First slide

Simple hormonic motion

Question

A brass cube of side a and density $σ$ is floating in mercury of density $ρ$ . If the cube is displaced a bit vertically, it executes S.H.M. Its time period will be

Moderate

A

$2 π \sqrt{\frac{σa}{ρg}}$
B

$2 π \sqrt{\frac{ρa}{σg}}$
C

$2 π \sqrt{\frac{ρg}{σa}}$
D

$2 π \sqrt{\frac{σg}{ρa}}$

Solution

As a is the side of cube $σ$ is its density.

Work required: In the physics question above, what liquid is the brass cube floating in?

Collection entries
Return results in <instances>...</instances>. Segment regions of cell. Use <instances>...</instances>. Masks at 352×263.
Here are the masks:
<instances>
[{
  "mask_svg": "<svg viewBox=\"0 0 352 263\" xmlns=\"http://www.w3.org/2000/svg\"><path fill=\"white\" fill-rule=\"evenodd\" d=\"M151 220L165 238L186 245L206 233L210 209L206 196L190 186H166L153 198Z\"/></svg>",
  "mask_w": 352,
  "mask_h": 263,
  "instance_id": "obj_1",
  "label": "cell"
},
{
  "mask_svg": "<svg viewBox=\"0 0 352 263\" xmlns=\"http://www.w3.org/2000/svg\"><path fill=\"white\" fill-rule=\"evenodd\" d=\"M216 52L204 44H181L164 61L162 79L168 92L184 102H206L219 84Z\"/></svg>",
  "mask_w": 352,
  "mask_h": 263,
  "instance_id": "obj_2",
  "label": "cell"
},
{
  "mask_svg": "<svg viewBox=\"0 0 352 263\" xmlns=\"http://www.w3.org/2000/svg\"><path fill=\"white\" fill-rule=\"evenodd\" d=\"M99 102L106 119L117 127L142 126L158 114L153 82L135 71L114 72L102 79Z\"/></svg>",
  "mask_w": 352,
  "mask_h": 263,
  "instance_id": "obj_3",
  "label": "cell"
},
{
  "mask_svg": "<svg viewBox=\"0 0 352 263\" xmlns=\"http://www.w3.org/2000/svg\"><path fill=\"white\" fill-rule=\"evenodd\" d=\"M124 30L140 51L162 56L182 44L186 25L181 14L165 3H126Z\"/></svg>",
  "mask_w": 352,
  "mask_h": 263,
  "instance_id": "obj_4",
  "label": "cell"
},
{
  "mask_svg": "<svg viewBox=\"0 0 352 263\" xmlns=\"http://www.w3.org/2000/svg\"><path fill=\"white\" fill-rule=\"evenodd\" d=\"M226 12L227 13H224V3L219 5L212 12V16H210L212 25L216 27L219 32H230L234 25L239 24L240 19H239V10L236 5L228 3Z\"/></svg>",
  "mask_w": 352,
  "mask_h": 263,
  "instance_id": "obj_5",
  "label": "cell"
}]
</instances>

Response to the exercise: Mercury.